Tuberculosis (TB) remains an important healthcare problem causing 1.5 million deaths a year. An effective vaccine would alleviate the problem but in spite of much effort, BCG remains the only licensed vaccine. BCG protective efficacy varies widely in different geographical areas [1], perhaps because of varying exposure to environmental mycobacteria (EM). Immunity to EM may inhibit BCG multiplication and prevent the induction of an efficient protective immune response [2]. Alternatively EM-induced immunity may mask BCG induced protection [3] or induce regulatory T cells (T regs) [4].

We have used Ad85A, to explore the contributions of local and systemic immunity to protection against Mtb. In BALB/c mice this vaccine induces a powerful CD8 T cell response and weak CD4 response and there is strong published evidence that the CD8 T cells mediate protection [5,6].

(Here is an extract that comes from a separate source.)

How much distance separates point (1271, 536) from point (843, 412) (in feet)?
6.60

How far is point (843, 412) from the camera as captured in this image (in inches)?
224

Using this model we have shown that both local pulmonary and systemic immunity are important in protective immunity against Mtb. Local immunity inhibits the growth of Mtb very early after challenge infection, while systemic immunity acts later. Furthermore, local and systemic immunity can have additive protective effects [7,8]. Induction of local immunity might therefore be a useful strategy for future Mtb vaccines. However, lung as well as systemic immunity is affected by environmental microbial exposure. Thus for example, infection with Helicobacter can suppress allergic lung responses [9] and responses to influenza virus can also be modulated [10], although the effects of microbial exposure on lung immune responses to parenterally administered Mtb subunit vaccines have not been investigated.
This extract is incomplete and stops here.